Kenshiro faces a few other Nanto Seiken users before finally facing off against Shin, but you get the point by now. The weird enemies at least make things a little more entertaining than if Kenshiro was just constantly punching generic bandits in the face. I really do like the series, but this first bit of it doesn’t make it very easy to get into.

Fullmetal Alchemist: Brotherhood stops sucking after ~20 episodes

Way back in the distant past of 2009 Fullmetal Alchemist: Brotherhood starting airing and I watched it, sort of. I never really got very far because I kind of hated it. I hated the way it handled its terrible gags and how it couldn’t manage to take itself seriously for 5 consecutive minutes, following up dramatic moments with someone calling Ed short or whatever. This sort of thing happened in the first series as well, but this one seemed to lay it on a little thick to the point where it detracts from everything else. I was honestly never really sure why it bothered me so much. I mean, I’ve watched 205 episodes of One Piece, and that show is rife with this same kind of thing. But I guess I just expected something more from Fullmetal Alchemist.

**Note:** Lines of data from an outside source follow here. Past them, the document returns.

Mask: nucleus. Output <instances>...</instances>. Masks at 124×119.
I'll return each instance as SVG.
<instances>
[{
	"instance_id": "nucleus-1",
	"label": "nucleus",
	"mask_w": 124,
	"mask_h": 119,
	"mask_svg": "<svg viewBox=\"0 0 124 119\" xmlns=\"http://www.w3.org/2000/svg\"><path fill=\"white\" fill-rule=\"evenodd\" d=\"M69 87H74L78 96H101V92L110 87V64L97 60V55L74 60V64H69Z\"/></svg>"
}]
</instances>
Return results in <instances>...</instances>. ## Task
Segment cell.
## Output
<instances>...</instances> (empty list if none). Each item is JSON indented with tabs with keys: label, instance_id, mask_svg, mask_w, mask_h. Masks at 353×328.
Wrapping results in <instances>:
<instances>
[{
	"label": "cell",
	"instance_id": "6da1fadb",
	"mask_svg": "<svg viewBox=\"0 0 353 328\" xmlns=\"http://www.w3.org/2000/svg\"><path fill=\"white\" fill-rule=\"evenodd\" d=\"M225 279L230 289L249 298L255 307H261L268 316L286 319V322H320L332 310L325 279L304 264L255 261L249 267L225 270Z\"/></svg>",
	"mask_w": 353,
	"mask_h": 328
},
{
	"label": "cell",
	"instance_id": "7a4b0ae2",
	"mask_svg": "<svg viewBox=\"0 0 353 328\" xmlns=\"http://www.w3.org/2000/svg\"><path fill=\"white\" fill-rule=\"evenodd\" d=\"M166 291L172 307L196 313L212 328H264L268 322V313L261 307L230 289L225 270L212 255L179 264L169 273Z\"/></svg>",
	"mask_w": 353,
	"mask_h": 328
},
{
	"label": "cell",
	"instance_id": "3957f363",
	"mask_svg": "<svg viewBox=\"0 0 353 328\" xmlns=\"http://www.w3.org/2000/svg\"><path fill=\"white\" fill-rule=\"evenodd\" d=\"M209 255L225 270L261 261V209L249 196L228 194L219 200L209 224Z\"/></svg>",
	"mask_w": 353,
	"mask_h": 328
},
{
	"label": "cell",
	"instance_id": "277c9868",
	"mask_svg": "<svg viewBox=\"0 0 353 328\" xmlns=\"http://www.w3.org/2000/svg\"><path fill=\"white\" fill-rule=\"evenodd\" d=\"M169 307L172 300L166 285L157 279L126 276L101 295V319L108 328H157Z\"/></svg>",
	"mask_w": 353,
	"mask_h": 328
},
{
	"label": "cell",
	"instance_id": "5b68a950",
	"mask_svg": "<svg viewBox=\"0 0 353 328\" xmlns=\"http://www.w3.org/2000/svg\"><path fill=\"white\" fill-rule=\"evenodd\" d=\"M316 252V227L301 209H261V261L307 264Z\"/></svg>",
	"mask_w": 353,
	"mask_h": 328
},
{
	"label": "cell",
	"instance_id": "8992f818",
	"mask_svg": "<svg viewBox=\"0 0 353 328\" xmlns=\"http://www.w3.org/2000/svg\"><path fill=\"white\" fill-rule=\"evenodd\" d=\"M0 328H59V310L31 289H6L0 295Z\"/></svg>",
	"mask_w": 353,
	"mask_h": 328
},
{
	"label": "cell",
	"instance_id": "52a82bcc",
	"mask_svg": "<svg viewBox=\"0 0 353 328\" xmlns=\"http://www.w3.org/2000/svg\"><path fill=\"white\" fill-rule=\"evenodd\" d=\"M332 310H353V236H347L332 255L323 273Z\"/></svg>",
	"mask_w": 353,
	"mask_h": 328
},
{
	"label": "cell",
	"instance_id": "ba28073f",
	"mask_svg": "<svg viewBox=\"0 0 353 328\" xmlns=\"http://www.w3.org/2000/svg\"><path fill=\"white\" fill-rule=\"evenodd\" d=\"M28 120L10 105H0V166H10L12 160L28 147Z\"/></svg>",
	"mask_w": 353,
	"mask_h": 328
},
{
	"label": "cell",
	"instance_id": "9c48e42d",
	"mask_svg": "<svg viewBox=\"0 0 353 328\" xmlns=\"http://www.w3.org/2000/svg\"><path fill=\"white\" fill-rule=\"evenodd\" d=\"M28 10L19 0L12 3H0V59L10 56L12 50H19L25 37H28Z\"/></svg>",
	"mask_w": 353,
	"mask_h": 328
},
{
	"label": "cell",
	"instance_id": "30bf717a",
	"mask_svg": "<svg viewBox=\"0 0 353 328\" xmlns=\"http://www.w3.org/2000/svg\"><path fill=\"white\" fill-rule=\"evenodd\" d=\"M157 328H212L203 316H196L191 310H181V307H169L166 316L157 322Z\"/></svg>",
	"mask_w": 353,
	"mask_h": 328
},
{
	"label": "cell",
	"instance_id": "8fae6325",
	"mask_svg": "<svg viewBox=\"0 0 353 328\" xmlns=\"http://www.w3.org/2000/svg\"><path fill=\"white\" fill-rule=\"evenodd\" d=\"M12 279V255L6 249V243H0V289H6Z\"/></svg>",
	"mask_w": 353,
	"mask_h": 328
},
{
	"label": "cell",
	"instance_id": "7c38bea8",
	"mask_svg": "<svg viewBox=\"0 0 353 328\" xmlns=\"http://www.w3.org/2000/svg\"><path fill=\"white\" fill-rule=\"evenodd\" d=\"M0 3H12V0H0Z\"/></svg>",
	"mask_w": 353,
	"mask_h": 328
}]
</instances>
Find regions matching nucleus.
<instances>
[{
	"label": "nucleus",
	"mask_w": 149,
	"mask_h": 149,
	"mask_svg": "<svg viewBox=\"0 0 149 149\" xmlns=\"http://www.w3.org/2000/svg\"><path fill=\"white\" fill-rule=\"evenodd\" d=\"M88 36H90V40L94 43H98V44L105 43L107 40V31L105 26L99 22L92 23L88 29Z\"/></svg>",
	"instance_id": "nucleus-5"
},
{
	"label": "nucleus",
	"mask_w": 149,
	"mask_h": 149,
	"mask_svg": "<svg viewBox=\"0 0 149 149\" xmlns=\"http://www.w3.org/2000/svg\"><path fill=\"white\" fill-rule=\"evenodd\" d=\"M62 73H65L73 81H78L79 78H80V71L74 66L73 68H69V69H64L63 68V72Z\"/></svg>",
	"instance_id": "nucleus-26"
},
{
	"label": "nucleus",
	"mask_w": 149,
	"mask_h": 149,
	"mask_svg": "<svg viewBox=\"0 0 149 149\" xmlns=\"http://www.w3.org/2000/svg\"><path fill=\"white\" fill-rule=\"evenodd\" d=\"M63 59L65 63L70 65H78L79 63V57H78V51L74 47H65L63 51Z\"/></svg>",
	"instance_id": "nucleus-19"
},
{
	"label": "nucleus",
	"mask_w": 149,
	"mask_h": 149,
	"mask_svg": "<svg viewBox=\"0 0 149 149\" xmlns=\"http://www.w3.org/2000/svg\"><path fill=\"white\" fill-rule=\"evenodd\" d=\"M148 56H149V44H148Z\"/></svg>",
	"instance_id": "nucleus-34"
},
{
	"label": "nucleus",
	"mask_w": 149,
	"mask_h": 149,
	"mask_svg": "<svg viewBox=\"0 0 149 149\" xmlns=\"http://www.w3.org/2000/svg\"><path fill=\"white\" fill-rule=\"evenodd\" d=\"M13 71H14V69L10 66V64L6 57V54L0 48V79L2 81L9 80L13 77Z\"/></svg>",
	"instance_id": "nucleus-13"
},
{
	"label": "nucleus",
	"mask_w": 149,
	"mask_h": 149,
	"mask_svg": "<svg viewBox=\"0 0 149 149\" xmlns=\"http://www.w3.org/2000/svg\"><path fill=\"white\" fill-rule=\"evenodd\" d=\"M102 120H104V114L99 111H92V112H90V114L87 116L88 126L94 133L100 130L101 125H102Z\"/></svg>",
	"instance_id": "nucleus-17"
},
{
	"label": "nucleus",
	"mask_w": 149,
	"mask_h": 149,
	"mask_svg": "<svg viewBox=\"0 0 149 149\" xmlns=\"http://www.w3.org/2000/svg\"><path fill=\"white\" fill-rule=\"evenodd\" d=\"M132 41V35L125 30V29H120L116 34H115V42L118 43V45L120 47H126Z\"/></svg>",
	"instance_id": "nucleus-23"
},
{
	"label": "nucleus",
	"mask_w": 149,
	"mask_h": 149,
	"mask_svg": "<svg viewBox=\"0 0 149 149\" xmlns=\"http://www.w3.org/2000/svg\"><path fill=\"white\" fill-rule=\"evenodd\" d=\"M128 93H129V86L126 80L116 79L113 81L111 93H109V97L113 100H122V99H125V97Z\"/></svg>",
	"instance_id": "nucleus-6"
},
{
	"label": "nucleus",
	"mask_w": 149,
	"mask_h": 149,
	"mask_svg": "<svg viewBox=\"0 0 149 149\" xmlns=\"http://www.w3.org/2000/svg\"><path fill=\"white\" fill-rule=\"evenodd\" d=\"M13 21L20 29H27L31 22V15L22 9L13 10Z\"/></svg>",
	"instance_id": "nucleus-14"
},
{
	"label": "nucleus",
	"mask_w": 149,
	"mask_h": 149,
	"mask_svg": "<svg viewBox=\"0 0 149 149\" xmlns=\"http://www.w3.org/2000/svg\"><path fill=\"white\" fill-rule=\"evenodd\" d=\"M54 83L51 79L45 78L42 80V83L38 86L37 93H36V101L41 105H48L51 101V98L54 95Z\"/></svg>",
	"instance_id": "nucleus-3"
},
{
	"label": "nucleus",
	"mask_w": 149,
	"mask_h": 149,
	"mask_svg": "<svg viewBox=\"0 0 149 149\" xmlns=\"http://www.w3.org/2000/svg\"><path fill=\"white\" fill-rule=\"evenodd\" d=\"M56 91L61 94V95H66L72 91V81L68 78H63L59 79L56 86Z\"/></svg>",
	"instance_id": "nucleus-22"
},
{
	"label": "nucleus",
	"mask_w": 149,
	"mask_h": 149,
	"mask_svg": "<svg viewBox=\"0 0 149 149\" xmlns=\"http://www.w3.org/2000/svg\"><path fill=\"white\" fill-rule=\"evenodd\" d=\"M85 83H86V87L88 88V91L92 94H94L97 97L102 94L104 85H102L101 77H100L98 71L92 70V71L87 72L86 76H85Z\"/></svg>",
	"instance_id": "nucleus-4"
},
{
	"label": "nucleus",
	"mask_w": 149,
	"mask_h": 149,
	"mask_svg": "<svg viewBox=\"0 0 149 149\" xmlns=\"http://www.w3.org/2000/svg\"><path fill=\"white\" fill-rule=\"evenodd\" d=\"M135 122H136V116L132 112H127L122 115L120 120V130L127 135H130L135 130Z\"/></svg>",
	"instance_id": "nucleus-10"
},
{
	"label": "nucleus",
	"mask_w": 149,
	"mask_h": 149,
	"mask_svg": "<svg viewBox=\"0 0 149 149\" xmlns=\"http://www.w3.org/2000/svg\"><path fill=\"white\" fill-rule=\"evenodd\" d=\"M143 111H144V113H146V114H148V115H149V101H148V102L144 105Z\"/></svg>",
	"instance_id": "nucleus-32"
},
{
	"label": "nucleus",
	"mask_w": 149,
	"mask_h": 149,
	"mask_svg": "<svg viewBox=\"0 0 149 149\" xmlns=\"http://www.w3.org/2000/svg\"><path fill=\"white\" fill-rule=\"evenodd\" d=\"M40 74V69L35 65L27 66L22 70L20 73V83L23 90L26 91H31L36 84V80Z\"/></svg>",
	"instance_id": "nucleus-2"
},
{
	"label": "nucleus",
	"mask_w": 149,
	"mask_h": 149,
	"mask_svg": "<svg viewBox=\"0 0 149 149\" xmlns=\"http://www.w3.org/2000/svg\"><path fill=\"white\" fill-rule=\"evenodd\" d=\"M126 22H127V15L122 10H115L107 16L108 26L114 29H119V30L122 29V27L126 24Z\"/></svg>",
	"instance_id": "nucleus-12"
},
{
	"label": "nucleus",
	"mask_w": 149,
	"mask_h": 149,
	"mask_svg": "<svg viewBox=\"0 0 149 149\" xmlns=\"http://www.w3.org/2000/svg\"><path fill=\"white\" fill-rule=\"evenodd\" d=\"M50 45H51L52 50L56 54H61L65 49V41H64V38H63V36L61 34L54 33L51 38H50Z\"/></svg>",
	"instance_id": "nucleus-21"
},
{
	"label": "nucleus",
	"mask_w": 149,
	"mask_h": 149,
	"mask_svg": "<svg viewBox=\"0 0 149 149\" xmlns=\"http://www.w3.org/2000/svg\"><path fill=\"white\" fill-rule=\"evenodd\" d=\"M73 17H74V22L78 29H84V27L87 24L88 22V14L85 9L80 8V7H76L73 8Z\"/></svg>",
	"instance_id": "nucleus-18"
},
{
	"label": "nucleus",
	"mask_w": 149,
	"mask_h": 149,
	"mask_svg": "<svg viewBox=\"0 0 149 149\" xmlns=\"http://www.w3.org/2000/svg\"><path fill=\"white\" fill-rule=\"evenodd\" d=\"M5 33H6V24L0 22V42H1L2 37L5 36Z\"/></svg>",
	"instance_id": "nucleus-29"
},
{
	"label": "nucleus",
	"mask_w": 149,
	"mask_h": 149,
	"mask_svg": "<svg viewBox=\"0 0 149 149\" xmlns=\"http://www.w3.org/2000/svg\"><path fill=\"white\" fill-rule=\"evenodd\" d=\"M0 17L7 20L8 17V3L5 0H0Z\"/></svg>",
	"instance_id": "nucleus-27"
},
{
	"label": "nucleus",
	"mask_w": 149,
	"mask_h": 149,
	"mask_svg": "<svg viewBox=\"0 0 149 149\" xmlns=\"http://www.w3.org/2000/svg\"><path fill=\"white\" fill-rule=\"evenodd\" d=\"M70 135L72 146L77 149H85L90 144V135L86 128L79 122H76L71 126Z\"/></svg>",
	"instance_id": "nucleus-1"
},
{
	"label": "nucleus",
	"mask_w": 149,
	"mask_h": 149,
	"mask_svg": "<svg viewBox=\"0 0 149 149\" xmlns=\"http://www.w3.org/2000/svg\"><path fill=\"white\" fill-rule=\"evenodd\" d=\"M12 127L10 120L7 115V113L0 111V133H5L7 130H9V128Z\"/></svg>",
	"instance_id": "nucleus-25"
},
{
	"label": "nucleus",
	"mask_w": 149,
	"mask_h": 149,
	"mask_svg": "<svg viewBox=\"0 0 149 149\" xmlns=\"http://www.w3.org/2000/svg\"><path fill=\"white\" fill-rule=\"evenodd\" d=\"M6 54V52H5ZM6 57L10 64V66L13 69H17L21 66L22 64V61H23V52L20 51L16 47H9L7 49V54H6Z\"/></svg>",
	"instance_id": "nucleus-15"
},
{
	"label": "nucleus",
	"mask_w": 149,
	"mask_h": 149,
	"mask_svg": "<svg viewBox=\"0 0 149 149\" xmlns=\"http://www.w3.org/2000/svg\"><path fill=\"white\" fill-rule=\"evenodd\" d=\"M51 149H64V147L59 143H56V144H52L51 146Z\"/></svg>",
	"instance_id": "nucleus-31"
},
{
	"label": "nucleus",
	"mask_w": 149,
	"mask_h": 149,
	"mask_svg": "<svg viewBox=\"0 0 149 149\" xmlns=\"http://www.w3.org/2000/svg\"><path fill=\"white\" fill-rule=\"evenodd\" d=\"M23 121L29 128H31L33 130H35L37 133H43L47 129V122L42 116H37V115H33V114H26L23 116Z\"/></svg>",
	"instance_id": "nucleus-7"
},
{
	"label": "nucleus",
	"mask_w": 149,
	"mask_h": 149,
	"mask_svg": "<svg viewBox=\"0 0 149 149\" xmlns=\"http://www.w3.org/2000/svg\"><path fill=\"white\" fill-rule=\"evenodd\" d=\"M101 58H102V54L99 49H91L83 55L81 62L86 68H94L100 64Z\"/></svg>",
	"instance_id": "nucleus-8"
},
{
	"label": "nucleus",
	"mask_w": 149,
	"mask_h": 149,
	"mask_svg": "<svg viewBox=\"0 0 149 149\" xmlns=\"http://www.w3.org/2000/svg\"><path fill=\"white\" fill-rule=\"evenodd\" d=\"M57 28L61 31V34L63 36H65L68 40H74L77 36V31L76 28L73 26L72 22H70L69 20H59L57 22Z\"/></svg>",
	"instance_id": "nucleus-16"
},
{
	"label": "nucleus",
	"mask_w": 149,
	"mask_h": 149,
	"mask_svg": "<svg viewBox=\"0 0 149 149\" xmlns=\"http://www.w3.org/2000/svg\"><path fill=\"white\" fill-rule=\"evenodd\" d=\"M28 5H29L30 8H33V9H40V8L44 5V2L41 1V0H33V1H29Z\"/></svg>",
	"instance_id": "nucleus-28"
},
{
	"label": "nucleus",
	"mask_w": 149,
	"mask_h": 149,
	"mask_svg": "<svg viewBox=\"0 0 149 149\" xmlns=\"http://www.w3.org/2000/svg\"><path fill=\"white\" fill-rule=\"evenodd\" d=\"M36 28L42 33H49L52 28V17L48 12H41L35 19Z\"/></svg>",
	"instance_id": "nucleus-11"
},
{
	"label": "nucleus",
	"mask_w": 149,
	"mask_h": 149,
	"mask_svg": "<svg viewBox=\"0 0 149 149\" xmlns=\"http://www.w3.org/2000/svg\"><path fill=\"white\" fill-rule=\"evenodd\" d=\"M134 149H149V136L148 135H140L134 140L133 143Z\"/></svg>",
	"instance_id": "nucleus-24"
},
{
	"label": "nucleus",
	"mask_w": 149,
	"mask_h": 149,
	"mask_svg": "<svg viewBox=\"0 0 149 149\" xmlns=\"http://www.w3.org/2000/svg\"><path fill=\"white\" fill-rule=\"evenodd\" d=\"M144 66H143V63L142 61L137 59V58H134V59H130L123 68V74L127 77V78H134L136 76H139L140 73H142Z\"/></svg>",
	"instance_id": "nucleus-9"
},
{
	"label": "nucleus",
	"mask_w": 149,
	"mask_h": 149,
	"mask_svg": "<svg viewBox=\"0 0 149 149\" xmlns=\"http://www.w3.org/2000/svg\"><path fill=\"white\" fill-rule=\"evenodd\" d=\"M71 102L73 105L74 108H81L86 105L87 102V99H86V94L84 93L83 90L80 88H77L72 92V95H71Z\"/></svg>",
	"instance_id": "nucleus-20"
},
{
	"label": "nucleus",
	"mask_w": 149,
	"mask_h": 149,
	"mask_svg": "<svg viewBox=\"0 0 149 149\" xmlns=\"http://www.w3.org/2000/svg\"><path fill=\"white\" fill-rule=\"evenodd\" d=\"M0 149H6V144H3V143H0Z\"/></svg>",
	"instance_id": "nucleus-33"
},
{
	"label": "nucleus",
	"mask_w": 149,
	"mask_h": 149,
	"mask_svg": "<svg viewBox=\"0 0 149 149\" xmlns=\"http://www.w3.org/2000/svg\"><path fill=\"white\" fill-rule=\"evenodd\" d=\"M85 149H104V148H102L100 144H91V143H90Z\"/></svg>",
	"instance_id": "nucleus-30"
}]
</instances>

But yeah, I’d been buying the Blu-rays once they started coming out, ’cause even as much as I hated this series I still like Fullmetal Alchemist so I bought it anyway. I never actually bothered to make a serious effort to watch them until recently, because I was bored and they were there. I still struggled to get through the early bits, both because of the terrible comedy and the fact that, through various media, I’d seen all the early stuff at least a dozen fucking times and I never want to see it ever again if at all possible.

Around ~20 episodes into the series the amount of comedy starts to drop off a bit, as the story starts to get more serious. The comedy still persists throughout the entire thing, but the sheer amount of it decreases dramatically. Characters are able to seriously discuss all the genocide and military corruption that the series revolves around without getting super-deformed, making dumb faces, or plastering Japanese text all over the screen. It’s a welcome change that makes the series much easier to sit through.

Of course, this all stems from the original manga. Obviously it had the same kind of comedy and to same extent as Brotherhood, but it never seemed as distracting there as it is here. In the manga the gags can be confined to a single panel and are essentially throw-away gags. The series takes those throwaway gags and elevates them, putting too much focus on them. It also probably doesn’t help that I was sick of Fullmetal Alchemist‘s repertoire of jokes in 2006, so an entire new series filled with them didn’t really have a fair chance.

 

Creative use of cels in Fist of the North Star Episode 23

I sat down to watch a disc of Fist of the North Star today, as I have been almost every day this week, when I came across something that seemed kind of neat. In episode 23, a group of bandits from the Fang Clan attack a village that Kenshiro and co. have just arrived at. After they are soundly thrashed and exploding, one bandit survives long enough to spout a few words and his death is given more attention than the rest of his gang’s. What’s interesting was the decision to (sort of) show his death from a first person perspective, and how that was accomplished. Since the dude’s head was convulsing and whatnot obviously it would distort his vision, and this is what it looked like:

Obviously it’d work better if you could see it moving, but how they chose to create the effect was simply by flapping the cel with Kenshiro on it up and down while capturing the image.  It’s an interesting way to create the effect, likely done to save money by not actually having to animate it. Of course, there are some problems with it, namely the light reflecting on the cel, the background remaining completely static, and the cel being lifted off the background causes Kenshiro to cast a shadow on it, but it still struck me as interesting.